**Provided text**:
++++++++++++++++++++

According to an
article published yesterday in La Repubblica , the Pope has finished writing a new book in which he rieterates his previously stated outrageous affermation that, as the title of the article puts it: "Abortion is like the Shoah."
In his new book, the Pope also expresses his view that certain forms of Western secularism (specifically those which permit legalized abortion, artificial insemination and other practices contrary to Church docrine) contain the seeds of a new totalitarianism similar to Nazism and Communism.
According to the article:
"Opposition to the teachings of the Gospels is the new form of totalitarianism." Those who have been able to get a look at John Paul II's new book can assure that that is one of the key points of his work. It's the torment that has been presecuting the old Pope for years. And frequently, the Pope adds , "this totalitarianism conceals itself insidiously under the appearance of democracy".
<snip>
The nihilism of the West anguishes Karol Wojtyla. His accusation is that the democratic parliaments (of the Western world) are becoming its propagators. Democracy, in sum, is in danger of becoming the destroyer of the eternal laws of God.
Hmmm, interesting comment that, especially coming from a man with pretensions to (at least occasional) infallibility and who runs an institution (directly descended from the Roman Empire) with one of the most inflexible and authoritian systems of hierarchy left in the Western world.
The Pope then goes on to offer this invidious and overblown analogy:
It was an elected parliament...that permitted Hitler to obtain power in Germany in the 1930's. The Reichstag itself gave Hitler the power which paved the way for the "political invasion of Europe, the creation of concentration camps, the introduction of the so-called "final solution" tothe Jewish question which resulted in the extermination of millions of Jews. The most immediate association of ideas that comes to mind are the laws on abortion . The parliaments that create and promulgate such laws must be conscious that they are abusing their power and remain in open conflict with the laws of God.
Strong stuff indeed!! Beyond the repugnant and logically silly parallel between the annihilation of 6 million living human beings with the, perfectly morally legitimate, medical operation of removing unwanted, non-living, neurologically inactive clumps of matter from a woman's body, the Pope seems to be suggesting that the current Western representative democracies are on a slippery slope toward Nazi-like totalitarianism
because they do not accept his absurd ideas on the matter of abortion. He makes this somewhat clearer later on in the article. The Pope also distorts history in this passage, suggesting that the Reichstag, under Hitler's reign, was something like a representative democracy---with multiple parties, balance of powers and all the rest. That is an obvious falsehood.
But, onward....
The article then states that:
Wojtyla accuses the Western societies of propagating the idea the one must live as if God does not exist, but in this manner they leave the coordinates of Good and Evil.

++++++++++++++++++++

**Extracted entries**:
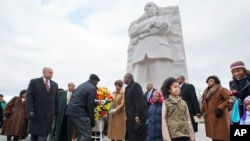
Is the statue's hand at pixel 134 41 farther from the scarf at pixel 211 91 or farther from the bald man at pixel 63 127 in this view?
the scarf at pixel 211 91

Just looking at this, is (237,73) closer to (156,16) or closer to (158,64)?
Result: (158,64)

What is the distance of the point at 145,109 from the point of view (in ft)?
15.2

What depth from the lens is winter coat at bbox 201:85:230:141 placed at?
394 centimetres

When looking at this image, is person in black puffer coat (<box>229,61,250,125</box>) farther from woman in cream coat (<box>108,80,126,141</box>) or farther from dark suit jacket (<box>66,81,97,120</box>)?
woman in cream coat (<box>108,80,126,141</box>)

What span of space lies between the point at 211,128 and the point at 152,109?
1.06 metres

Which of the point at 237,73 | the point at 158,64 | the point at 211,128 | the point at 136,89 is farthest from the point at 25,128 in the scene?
the point at 158,64

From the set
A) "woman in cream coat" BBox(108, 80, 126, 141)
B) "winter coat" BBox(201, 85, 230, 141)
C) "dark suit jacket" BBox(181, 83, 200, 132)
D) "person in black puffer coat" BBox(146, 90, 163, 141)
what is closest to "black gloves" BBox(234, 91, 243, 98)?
"winter coat" BBox(201, 85, 230, 141)

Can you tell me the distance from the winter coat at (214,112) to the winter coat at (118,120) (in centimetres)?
186

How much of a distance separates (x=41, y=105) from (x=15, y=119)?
2358 millimetres

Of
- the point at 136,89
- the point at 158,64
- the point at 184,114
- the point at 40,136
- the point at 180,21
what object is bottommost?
the point at 40,136

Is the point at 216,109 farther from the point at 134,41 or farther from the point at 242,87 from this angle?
the point at 134,41

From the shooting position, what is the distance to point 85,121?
14.1ft

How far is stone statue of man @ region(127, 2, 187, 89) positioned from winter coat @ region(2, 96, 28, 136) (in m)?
5.18

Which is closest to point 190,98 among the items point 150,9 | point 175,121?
point 175,121
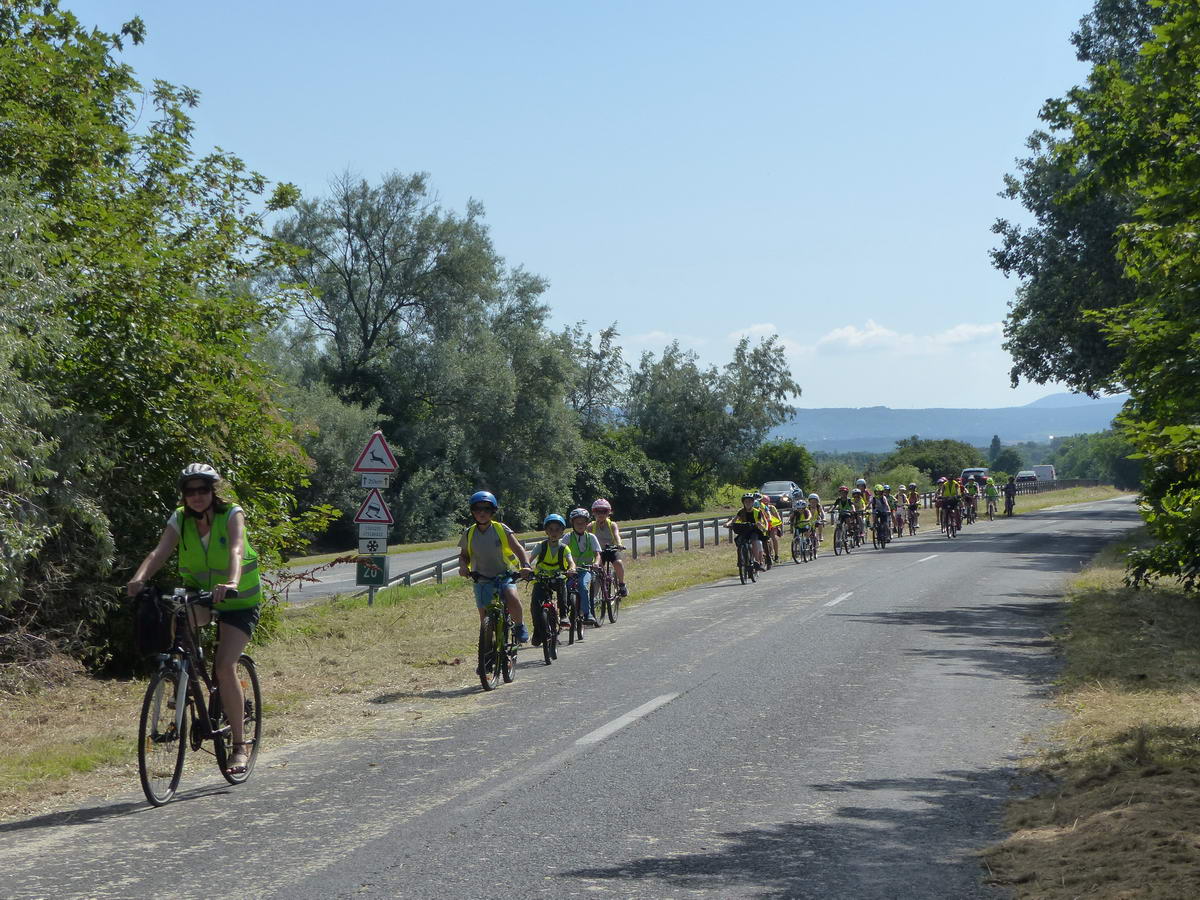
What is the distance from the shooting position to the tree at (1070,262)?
32.6 metres

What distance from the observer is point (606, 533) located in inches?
683

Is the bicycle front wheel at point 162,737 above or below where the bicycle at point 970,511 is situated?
below

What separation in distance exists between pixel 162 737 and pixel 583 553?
29.2 ft

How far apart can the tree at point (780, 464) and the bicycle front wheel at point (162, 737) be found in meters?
80.1

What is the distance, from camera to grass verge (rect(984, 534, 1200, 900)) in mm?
5223

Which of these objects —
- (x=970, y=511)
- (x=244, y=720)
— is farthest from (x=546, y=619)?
(x=970, y=511)

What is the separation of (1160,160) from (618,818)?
23.2 ft

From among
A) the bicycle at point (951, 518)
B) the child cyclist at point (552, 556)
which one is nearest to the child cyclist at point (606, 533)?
the child cyclist at point (552, 556)

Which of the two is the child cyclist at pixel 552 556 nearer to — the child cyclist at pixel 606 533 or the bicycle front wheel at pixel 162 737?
the child cyclist at pixel 606 533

++++++++++++++++++++

Pick up the post about the Pope's new book, which sits before the records, and continue it from its last sentence.

**Exercise answer**:
Well, Plato refuted that argument two thousand years ago, so I won't rehearse his refutation here. But here's a shortened and simplified version: if god himself determines what is good or evil by fiat, then how (on what basis) can god, himself, be judged good or evil? Good and evil must be anterior to god in order for us to be able to judge whether or not he is good or evil or indifferent. The Pope, as an educated, well-read man who worked his way through the seminary, must certainly have encountered Plato and his unassailable refutation of this nonsense in a first-year philosophy course, as did I. I suspect he chooses to ignore it out of narrow-mindedness and dogmatic intolerance toward rational debate.
Furthermore, which society is it exactly that is propagating the idea that God does not exist? The US is the nation in the West that is, by far, the most successful at the the propagation of its culture and
and ideas through globalization and it is also, by far, the most religious nation, perhaps,in the history recorded human civilization. Are Tim LaHaye and Mel Gibson responsible for propagating the insatiable specter of an amoral atheism throughout the Christocentric universe?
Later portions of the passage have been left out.